As coleções de alta joalheria de Dolce & Gabbana e Hermès unem arte, tradição e exclusividade - por Ruan Victor
As coleções de alta joalheria de Dolce & Gabbana e Hermès unem arte, tradição e exclusividade - por Ruan Victor
Enquanto o universo da moda se prepara para as próximas temporadas, duas das mais tradicionais maisons do luxo voltam seus olhares para um território onde criatividade, tradição e excelência artesanal se encontram: a alta joalheria. Nesta temporada, Dolce&Gabbana e Hermès apresentam coleções que vão além do valor das pedras preciosas. Cada criação carrega uma narrativa própria, reafirmando que o verdadeiro luxo está na capacidade de transformar cultura, memória e identidade em peças únicas.
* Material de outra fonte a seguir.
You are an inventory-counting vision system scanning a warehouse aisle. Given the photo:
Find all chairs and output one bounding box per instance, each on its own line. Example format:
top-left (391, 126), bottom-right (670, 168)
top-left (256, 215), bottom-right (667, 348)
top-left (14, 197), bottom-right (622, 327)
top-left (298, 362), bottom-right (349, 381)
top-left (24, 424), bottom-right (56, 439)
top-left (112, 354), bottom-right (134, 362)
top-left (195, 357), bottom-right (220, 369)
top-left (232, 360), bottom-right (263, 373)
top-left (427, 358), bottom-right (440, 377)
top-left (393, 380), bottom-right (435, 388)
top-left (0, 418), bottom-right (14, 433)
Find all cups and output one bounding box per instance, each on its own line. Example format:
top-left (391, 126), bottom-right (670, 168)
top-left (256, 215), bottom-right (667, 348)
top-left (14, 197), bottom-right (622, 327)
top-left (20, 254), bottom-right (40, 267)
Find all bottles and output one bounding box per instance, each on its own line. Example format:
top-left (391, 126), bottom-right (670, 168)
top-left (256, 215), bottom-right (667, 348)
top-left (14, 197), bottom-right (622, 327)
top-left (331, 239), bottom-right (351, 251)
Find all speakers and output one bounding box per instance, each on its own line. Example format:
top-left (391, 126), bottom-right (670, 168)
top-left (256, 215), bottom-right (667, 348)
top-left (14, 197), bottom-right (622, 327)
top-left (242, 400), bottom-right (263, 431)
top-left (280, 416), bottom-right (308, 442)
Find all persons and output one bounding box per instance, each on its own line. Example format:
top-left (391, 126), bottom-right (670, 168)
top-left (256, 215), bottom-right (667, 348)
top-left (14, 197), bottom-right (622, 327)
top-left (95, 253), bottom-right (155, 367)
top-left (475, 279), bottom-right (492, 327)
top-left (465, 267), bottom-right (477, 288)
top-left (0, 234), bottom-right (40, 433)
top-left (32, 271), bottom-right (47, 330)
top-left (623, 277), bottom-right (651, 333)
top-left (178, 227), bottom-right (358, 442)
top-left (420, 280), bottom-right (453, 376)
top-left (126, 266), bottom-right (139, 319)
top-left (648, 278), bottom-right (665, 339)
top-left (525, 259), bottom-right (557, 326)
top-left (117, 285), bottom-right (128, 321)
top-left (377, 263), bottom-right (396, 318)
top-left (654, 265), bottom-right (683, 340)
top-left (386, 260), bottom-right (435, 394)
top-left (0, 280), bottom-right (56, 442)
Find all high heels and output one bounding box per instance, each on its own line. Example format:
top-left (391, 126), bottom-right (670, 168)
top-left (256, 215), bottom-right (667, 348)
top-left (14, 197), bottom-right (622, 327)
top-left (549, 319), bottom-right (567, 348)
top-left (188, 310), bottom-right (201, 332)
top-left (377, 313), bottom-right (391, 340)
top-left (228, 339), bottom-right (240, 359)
Dolce&Gabbana: a joia como expressão da alma italiana
A Dolce & Gabbana reafirma sua paixão pelas raízes da Sicília ao lançar uma nova coleção de alta joalheria inspirada em símbolos religiosos, arquitetura barroca e na exuberância mediterrânea. A maison traduz sua identidade maximalista em colares, brincos e pulseiras que impressionam pela riqueza de detalhes.
Entre as peças de maior destaque está o exuberante colar em formato de Sagrado Coração, uma composição que une ouro amarelo, rubis, rubelitas, diamantes e turmalinas rosas cuidadosamente lapidadas. No centro da joia, uma delicada rosa esculpida e esmaltada é envolvida por uma sofisticada estrutura de filigrana, evidenciando o domínio técnico dos artesãos italianos.
A coleção ainda apresenta joias inspiradas na costa de Taormina, onde conchas, folhas, flores e pedras preciosas coloridas transformam elementos naturais em verdadeiras esculturas. Cada peça celebra o tradicional Fatto a Mano "o feito à mão", um dos pilares da identidade da marca. Mais do que adornos, as joias da Dolce&Gabbana traduzem emoção, teatralidade e uma visão artística que faz da joalheria uma extensão da moda italiana.
Se a Dolce&Gabbana celebra o excesso e a ornamentação, a Hermès segue um caminho oposto: o da sofisticação silenciosa. Em sua nova coleção de alta joalheria, intitulada “Into the Horsescape”, a maison francesa revisita seu legado equestre por meio de uma interpretação contemporânea e extremamente refinada. Sob direção criativa de Pierre Hardy, a coleção abandona representações literais de cavalos para explorar formas abstratas inspiradas no universo da equitação. Ferraduras, arreios, selas, laços e elementos metálicos utilizados nas ferragens ganham novas proporções e tornam-se esculturas preciosas.
Diamantes baguete, ouro, jade e titânio preto aparecem combinados em composições arquitetônicas de extrema leveza visual. O resultado são joias modernas, elegantes e quase minimalistas, capazes de revelar toda a complexidade do trabalho artesanal sem recorrer ao excesso. Cada criação evidencia uma das maiores virtudes da Hermès: transformar objetos funcionais em símbolos de design atemporal, preservando a excelência artesanal que acompanha a maison desde sua fundação.
Embora sigam linguagens estéticas completamente distintas, Dolce&Gabbana e Hermès compartilham um mesmo princípio: a alta joalheria como manifestação máxima do savoir-faire. Enquanto a maison italiana emociona através da exuberância, das cores intensas e da tradição siciliana, a Hermès conquista pela precisão das formas, pela pureza do design e pela elegância discreta. Em um mercado cada vez mais voltado para o consumo imediato, ambas demonstram que o verdadeiro luxo permanece ligado ao tempo, à técnica e à capacidade de contar histórias através de materiais preciosos. Mais do que acessórios, suas novas coleções reafirmam que a alta joalheria continua sendo uma das mais sofisticadas formas de expressão artística da moda.